At the time of his sentencing, his attorney pleaded with the judge that his client stood a great chance of being sodomised due to “rampant homosexuality” in Jamaica’s prisons.
At least one foreign national has also fallen victim to the vicious blades of a gay killer.
Former British diplomat John Terry was found strangled at his home in Mount Carey, St James in September 2009. His body was wrapped in a sheet. Police reported at the time that a hand-written note was found in the house which suggested the reason why Terry was slaughtered.
Green, who at the time was the head of Serious and Organised Crime, was forced to refute claims by the British media that Terry’s death was a hate crime.
“I don’t think it is a homophobic attack, although it’s been run in the UK press. It isn’t consistent with the information that we have. It is unlikely,” Green said at the time.
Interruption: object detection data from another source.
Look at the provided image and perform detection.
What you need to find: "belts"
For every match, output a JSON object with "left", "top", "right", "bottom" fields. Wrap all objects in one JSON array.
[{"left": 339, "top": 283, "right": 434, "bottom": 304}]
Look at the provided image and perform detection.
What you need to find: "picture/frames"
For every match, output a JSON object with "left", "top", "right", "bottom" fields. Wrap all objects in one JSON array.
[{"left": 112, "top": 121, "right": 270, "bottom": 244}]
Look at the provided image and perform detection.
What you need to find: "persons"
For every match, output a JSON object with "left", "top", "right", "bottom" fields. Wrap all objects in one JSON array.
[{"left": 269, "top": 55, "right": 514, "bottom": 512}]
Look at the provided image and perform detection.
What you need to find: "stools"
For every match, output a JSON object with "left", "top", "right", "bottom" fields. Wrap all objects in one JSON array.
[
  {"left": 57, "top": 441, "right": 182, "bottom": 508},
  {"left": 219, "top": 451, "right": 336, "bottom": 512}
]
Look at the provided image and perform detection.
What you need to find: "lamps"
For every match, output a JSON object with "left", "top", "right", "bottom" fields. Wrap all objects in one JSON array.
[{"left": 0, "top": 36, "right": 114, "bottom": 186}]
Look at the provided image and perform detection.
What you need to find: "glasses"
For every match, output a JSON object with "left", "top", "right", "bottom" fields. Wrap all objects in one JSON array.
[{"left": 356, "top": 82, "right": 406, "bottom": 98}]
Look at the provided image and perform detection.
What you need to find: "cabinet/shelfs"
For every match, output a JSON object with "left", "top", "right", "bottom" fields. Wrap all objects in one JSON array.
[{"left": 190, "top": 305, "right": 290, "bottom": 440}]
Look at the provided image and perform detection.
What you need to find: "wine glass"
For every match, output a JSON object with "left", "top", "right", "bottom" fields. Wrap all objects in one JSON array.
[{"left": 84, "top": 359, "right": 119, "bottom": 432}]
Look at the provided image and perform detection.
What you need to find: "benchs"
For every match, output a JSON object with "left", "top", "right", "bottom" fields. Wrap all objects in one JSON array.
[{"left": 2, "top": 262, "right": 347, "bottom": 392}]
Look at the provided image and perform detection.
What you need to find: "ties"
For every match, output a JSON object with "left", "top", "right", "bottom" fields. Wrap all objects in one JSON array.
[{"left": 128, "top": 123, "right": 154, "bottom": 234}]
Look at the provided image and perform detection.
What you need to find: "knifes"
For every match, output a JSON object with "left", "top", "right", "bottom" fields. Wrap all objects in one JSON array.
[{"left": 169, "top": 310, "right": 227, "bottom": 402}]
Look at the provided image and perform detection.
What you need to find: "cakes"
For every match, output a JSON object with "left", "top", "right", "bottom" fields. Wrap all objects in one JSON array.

A security guard was arrested, charged and convicted of Terry’s murder.
While Jamaicans are becoming more tolerant of the gay lifestyle, most are not willing to allow public displays of affection or cross-dressing as obtains in Europe and North America.
In February 2007, three cross-dressing men were saved by the police from an angry mob outside a pharmacy in a St Andrew plaza. A similar incident occurred a few weeks later in downtown Kingston.
“I am not into gay-bashing, but the problem is cross-dressing and going downtown. Do they do that to create a media blitz? That just seems too contrived,” Green said.